● Instructions for the task:
Exactly reproduce the lines from the line that has "How far away" down to the last line of the entries, inclusive.
-- Start of Data to process --
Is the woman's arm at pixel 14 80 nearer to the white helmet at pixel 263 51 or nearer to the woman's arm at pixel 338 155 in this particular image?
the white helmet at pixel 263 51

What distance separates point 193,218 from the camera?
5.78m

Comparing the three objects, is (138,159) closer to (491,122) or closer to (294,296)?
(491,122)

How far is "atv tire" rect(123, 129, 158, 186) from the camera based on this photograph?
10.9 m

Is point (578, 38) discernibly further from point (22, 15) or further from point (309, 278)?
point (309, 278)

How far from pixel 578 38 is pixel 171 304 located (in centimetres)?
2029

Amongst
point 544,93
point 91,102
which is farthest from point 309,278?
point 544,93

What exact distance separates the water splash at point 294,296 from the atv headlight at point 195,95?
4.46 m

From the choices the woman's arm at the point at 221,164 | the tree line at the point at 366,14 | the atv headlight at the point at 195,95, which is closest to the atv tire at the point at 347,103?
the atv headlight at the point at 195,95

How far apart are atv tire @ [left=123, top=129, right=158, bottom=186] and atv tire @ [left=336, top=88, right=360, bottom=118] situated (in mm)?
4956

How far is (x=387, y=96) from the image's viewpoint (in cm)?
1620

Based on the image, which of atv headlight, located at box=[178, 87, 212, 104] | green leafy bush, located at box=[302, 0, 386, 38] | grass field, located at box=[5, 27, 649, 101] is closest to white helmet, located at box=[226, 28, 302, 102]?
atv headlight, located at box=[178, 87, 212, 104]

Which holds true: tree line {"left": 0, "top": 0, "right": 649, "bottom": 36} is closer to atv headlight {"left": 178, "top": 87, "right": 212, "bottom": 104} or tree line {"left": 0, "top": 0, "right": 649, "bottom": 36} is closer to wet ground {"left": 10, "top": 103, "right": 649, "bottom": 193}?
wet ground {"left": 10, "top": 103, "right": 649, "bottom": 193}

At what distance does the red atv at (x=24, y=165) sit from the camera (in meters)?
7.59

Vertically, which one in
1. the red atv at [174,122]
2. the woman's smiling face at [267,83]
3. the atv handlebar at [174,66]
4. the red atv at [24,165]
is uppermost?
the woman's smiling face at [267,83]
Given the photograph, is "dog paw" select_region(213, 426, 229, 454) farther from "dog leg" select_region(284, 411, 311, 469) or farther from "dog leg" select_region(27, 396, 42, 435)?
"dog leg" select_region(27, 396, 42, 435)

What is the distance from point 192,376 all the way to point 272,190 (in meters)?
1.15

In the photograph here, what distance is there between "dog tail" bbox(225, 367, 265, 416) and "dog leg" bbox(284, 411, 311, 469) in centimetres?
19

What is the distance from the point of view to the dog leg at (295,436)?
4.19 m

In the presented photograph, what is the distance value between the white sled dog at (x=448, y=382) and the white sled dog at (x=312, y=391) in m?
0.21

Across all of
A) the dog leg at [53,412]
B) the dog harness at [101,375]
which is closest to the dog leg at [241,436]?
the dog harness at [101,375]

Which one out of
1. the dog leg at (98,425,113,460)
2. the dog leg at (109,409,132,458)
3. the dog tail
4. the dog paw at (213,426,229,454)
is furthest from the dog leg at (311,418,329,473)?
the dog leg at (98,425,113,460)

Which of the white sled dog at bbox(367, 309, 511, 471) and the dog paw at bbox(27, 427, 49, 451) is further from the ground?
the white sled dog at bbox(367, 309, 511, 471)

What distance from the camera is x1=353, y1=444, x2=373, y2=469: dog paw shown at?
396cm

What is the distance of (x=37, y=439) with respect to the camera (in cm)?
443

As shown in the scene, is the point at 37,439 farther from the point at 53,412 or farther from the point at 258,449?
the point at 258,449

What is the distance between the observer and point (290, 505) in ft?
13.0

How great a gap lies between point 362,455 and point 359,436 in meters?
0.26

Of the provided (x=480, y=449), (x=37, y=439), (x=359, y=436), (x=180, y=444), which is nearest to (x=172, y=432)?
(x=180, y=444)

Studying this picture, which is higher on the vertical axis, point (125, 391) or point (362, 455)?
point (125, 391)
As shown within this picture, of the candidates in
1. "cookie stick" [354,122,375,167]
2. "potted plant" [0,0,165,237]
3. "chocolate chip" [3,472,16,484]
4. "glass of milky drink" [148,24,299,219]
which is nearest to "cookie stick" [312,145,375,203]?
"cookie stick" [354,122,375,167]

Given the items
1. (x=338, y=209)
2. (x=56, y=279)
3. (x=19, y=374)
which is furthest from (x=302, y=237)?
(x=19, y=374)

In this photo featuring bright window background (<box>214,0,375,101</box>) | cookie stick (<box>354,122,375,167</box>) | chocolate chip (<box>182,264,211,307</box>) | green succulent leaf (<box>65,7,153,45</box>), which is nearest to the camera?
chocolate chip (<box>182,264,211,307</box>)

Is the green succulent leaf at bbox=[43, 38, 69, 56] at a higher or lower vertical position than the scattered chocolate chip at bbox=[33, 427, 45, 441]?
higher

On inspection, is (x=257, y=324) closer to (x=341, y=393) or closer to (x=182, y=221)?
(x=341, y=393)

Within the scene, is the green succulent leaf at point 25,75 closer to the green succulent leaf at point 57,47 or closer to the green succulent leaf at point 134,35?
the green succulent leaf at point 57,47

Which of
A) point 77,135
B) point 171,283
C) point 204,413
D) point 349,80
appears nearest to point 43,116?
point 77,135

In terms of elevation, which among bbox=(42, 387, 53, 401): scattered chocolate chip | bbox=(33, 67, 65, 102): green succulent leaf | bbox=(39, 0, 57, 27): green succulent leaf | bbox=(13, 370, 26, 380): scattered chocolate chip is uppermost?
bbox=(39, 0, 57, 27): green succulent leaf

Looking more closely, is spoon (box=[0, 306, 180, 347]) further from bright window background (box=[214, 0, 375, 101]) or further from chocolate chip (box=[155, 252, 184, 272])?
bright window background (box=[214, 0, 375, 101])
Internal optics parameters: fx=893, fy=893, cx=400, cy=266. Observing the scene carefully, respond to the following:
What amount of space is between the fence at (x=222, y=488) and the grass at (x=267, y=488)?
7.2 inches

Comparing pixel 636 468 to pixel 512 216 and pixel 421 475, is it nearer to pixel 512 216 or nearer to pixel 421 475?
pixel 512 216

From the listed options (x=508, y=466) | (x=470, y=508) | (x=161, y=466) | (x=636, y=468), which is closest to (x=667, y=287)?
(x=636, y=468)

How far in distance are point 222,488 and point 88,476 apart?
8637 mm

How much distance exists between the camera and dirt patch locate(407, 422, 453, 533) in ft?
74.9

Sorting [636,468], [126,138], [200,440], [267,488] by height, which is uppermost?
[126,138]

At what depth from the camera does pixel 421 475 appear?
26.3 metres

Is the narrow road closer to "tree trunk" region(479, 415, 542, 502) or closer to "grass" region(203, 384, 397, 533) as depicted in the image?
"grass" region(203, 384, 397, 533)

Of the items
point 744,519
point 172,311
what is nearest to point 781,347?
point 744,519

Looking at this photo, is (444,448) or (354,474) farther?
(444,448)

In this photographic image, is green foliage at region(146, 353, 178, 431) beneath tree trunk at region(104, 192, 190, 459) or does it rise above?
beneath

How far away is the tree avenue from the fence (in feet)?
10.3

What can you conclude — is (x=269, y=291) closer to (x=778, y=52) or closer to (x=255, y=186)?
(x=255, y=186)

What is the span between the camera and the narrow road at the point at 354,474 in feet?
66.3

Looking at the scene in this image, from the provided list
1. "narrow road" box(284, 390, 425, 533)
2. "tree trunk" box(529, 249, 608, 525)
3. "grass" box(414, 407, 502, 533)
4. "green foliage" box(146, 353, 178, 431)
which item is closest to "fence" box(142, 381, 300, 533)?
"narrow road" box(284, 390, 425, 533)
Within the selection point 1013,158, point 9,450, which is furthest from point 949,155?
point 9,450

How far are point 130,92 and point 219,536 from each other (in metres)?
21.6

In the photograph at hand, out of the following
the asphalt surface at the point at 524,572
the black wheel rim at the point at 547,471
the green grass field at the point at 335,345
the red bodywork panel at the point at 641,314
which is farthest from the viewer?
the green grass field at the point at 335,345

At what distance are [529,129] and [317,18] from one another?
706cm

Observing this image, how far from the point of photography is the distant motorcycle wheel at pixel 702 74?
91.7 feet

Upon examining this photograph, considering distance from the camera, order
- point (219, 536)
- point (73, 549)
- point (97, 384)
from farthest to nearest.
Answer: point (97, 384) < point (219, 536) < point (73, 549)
-- End of Data to process --
● Correct answer:
How far away is the tree avenue from the fence (in feet)?
10.3

What can you conclude — is (x=269, y=291) closer to (x=778, y=52) or closer to (x=255, y=186)?
(x=255, y=186)

What is the span between the camera and the narrow road at the point at 354,474 in feet?
66.3

Looking at the scene in this image, from the provided list
1. "narrow road" box(284, 390, 425, 533)
2. "tree trunk" box(529, 249, 608, 525)
3. "grass" box(414, 407, 502, 533)
4. "green foliage" box(146, 353, 178, 431)
which item is closest to "fence" box(142, 381, 300, 533)?
"narrow road" box(284, 390, 425, 533)
Within the selection point 1013,158, point 9,450, which is furthest from point 949,155?
point 9,450

How far are point 130,92 and point 219,536 from each other (in metres)?
21.6

In the photograph at hand, out of the following
the asphalt surface at the point at 524,572
the black wheel rim at the point at 547,471
the green grass field at the point at 335,345
the red bodywork panel at the point at 641,314
which is farthest from the viewer?
the green grass field at the point at 335,345

At what distance are [529,129] and [317,18] from one another?
706cm

Observing this image, how far from the point of photography is the distant motorcycle wheel at pixel 702 74?
91.7 feet

Upon examining this photograph, considering distance from the camera, order
- point (219, 536)
- point (73, 549)
- point (97, 384)
from farthest to nearest.
Answer: point (97, 384) < point (219, 536) < point (73, 549)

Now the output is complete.